Records for the task →
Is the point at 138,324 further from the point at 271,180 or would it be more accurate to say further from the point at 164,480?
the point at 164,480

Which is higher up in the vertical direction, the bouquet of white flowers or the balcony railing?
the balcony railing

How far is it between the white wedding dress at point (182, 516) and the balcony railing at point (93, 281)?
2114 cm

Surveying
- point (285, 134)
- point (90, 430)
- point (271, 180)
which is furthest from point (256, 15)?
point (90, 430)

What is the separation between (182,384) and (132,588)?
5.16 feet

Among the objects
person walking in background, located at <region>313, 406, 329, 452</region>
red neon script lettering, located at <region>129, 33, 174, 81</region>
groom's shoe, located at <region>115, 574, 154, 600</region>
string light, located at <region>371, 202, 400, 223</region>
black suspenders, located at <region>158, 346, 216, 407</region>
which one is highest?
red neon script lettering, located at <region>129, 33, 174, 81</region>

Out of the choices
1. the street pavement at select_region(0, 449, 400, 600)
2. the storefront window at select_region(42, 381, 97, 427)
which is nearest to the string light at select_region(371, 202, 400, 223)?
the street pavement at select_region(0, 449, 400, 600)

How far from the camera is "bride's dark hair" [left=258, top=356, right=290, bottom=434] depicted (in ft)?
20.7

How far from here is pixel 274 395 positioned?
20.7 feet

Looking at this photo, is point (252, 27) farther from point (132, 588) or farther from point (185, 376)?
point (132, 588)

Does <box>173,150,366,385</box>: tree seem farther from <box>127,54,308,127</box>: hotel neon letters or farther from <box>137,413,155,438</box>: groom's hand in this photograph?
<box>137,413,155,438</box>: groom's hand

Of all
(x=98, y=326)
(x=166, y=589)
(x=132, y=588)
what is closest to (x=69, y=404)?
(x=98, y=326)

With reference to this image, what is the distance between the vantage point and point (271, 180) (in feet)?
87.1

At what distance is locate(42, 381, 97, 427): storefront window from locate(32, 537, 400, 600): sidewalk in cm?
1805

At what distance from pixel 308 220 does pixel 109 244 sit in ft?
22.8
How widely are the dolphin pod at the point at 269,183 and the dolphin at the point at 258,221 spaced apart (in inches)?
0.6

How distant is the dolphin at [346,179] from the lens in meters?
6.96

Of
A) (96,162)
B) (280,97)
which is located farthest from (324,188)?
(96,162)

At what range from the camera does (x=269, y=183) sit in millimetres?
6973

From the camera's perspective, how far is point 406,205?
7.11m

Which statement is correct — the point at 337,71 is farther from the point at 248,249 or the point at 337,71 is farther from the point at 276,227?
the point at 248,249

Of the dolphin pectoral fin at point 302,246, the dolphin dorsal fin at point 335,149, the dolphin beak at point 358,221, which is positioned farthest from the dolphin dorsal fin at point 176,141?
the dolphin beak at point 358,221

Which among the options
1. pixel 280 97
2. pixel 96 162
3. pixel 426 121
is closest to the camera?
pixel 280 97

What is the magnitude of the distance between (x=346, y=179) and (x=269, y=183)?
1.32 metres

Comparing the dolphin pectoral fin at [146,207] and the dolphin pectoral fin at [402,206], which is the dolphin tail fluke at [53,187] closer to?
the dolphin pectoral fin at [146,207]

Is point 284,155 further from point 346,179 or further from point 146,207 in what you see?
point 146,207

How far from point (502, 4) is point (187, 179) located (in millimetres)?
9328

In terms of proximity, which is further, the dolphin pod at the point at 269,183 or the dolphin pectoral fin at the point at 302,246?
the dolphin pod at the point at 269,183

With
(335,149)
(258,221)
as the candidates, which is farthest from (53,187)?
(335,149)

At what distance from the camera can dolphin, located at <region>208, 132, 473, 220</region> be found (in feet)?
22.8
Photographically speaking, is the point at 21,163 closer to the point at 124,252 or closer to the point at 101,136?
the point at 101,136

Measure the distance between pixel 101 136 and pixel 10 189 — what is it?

Work required → Pull out every line from the one with "How far from point" to the end of the listing, and output only those.

Answer in full →
How far from point (502, 4) is point (187, 179) located (in millimetres)?
9328

In terms of proximity, which is further, the dolphin pod at the point at 269,183 or the dolphin pectoral fin at the point at 302,246?
the dolphin pod at the point at 269,183

With
(335,149)
(258,221)
as the candidates, which is farthest from (53,187)?
(335,149)

At what distance from the camera can dolphin, located at <region>208, 132, 473, 220</region> be found (in feet)?
22.8
Photographically speaking, is the point at 21,163 closer to the point at 124,252 or closer to the point at 101,136?
the point at 101,136

Measure the distance between pixel 101 136 and pixel 10 189 — what is it?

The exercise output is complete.